Drill · DRILL-LL-02
Heel Hook Rotation Mechanics
Isolates the torso rotation that generates heel hook force — distinct from the arm squeeze, which generates almost no useful load. Cooperative drill…
Starting position
POS-LE-ASHI
Purpose
The heel hook generates force through torso rotation, not through arm strength. Practitioners who attempt to squeeze the heel with their arms produce minimal force and telegraph the attempt visibly. Practitioners who understand that the arms cup the heel while the body rotates — with the arms as transmitters, not generators — produce efficient, fast loading that is also harder to read.
This drill trains the rotation arc and body position in isolation. No finish pressure is applied.
Joint load description: Heel hooks load the knee joint through rotation. The outside heel hook applies force through external tibial rotation (the shin rotating outward relative to the femur), loading the ACL, LCL, and posterolateral corner. The inside heel hook applies force through internal tibial rotation (shin rotating inward), loading the ACL and medial structures. Both directions load the knee’s rotational stability — structures that give very little warning before damage. Practitioners must stop the rotation arc at the first sensation in their partner’s knee, not at resistance.
Partner Communication Protocol
Before each rep:
- “Ready?” — attacker asks before establishing the heel cup grip. Partner confirms “ready.”
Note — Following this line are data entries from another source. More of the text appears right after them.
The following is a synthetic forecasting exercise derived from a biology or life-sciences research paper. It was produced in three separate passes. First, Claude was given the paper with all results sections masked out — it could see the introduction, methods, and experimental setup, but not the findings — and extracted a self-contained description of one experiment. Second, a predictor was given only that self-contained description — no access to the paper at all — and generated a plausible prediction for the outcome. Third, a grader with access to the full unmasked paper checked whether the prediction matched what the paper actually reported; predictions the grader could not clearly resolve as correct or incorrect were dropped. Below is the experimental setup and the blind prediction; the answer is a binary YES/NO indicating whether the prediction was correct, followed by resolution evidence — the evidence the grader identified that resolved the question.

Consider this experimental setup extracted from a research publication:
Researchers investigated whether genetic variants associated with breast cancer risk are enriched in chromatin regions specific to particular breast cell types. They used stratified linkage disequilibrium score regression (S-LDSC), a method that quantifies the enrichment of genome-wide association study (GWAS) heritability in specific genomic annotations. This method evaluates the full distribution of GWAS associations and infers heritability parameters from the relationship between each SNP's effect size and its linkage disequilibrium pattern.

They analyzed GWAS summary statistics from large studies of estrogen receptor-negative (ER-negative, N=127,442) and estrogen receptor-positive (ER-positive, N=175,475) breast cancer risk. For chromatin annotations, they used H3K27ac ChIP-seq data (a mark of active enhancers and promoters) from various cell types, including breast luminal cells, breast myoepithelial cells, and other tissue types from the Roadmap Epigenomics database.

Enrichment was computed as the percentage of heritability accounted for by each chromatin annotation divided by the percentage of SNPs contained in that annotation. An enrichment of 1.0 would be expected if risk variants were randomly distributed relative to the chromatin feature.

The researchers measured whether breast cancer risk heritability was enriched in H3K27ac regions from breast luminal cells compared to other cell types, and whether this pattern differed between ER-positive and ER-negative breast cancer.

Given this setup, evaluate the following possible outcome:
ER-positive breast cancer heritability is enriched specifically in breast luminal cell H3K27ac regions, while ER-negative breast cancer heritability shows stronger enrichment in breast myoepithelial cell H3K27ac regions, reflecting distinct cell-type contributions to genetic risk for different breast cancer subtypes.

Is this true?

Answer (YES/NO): NO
- “Rotating” — attacker announces before beginning any torso rotation.
- Tap protocol — two taps or “tap” verbally: Partner taps the attacker’s body or the mat twice with an open hand at the first knee sensation. Attacker stops rotation before releasing the grip. This order is critical: rotation stops first, then grip releases. Releasing the grip while rotation is still happening completes the loading motion. Stop the rotation, hold momentarily, then release.
- No bridging by the partner while the heel is cupped. Bridging completes rotational load on the partner’s own knee.
These protocols are stated aloud by both players before the first rep. New practitioners should repeat the tap order back: “rotation stops, then grip releases.”
Setup
Attacker in ashi garami with hip-to-hip connection confirmed. Partner’s heel sits exposed on the outside line (outside heel hook drill) or inside line (inside heel hook variation).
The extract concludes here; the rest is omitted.